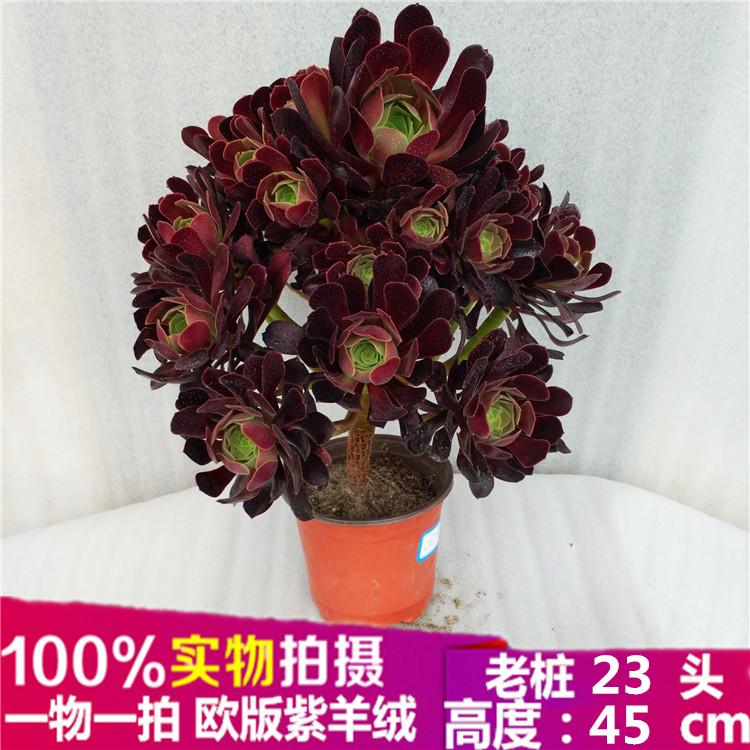欧版紫羊绒手捧花多肉植物法师一物一拍进口办公室防辐射盆栽花卉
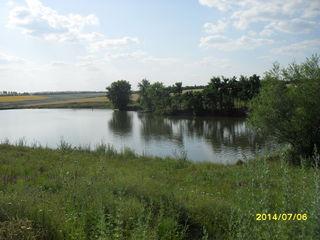 ферма + озеро+ 3 г, земли,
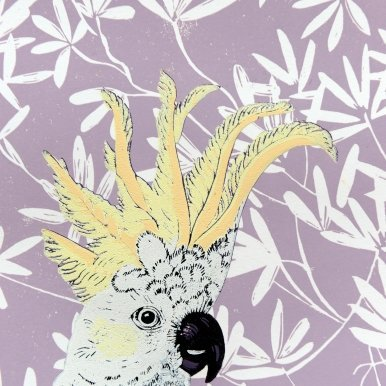 Buy Cornsh Art Beth Munro Cockatoo Image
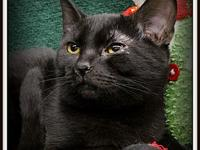 My story Carrie is a playful, energetic little girl who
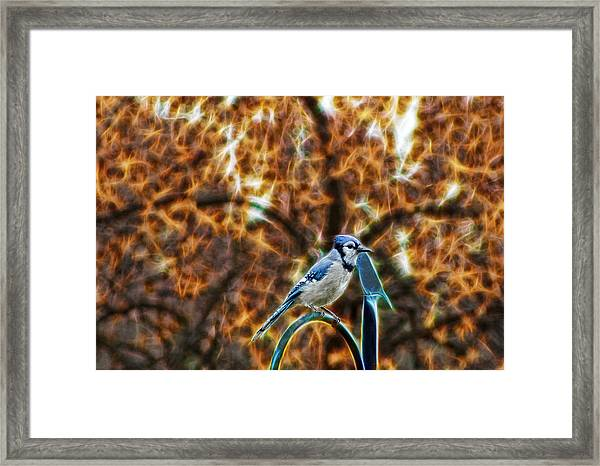 Perched Jay Framed Print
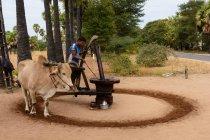 Myanmar, região de Mandalay, Taungtha, homem que trabalha na produção de açúcar de palma e licor — Fotografia de Stock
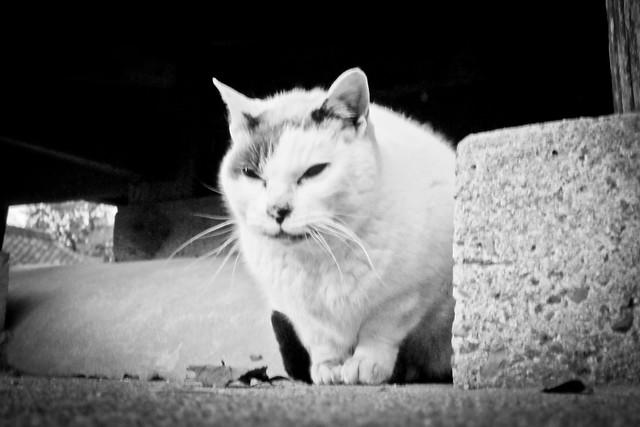 Today's Cat@2012-02-02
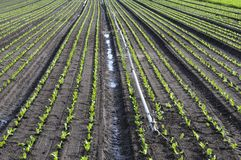 Field crops. And irrigation system Royalty Free Stock Photos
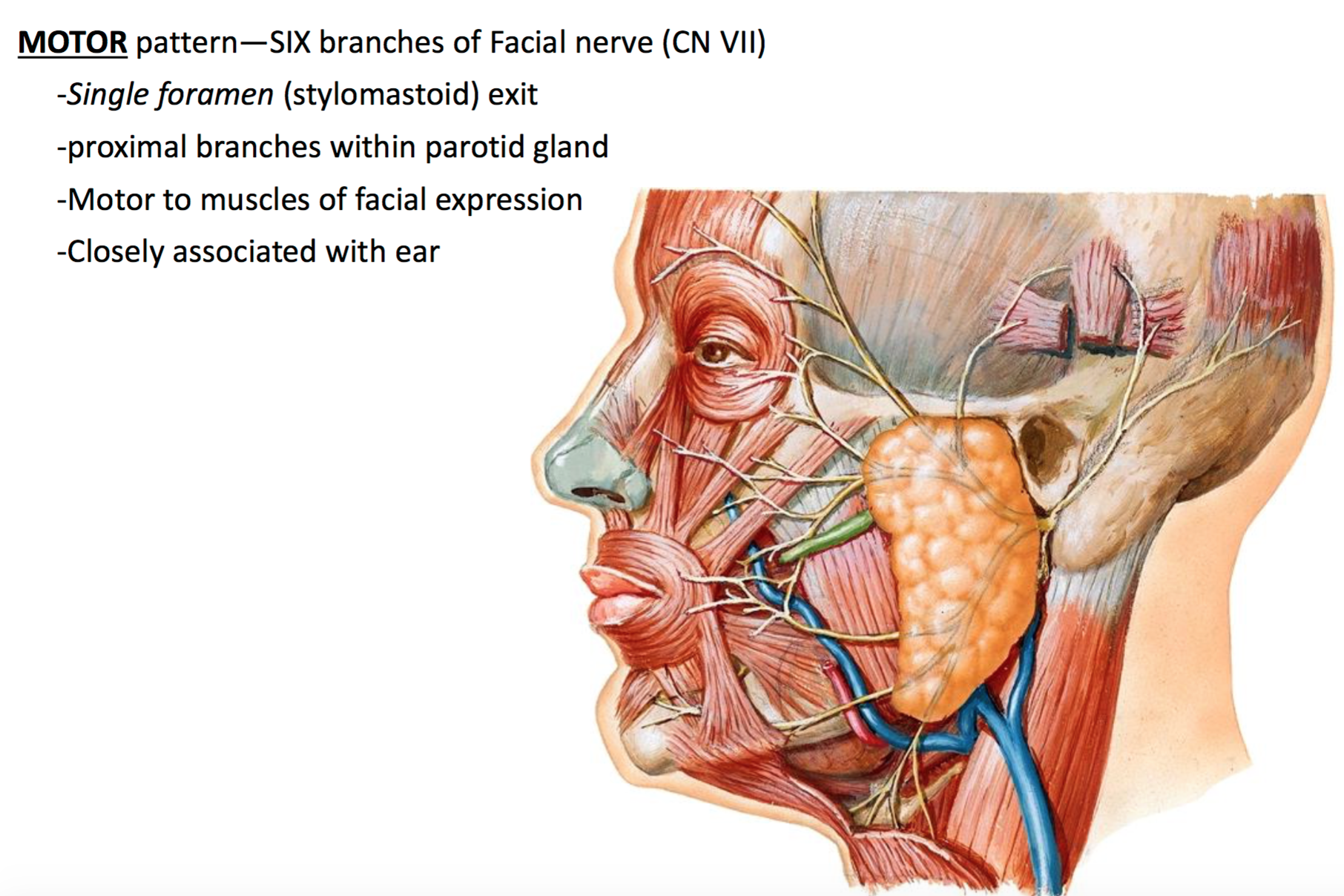 Anatomy G58 Face, Scalp & Parotid Region (Anatomy Unit 7) Flashcards ...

◆ **YOUR GOAL**:
What is needed is every record above, returned exactly, with the pictures omitted.

◆ **RESPONSE BELOW**:
欧版紫羊绒手捧花多肉植物法师一物一拍进口办公室防辐射盆栽花卉
 ферма + озеро+ 3 г, земли,
 Buy Cornsh Art Beth Munro Cockatoo Image
 My story Carrie is a playful, energetic little girl who
 Perched Jay Framed Print
 Myanmar, região de Mandalay, Taungtha, homem que trabalha na produção de açúcar de palma e licor — Fotografia de Stock
 Today's Cat@2012-02-02
 Field crops. And irrigation system Royalty Free Stock Photos
 Anatomy G58 Face, Scalp & Parotid Region (Anatomy Unit 7) Flashcards ...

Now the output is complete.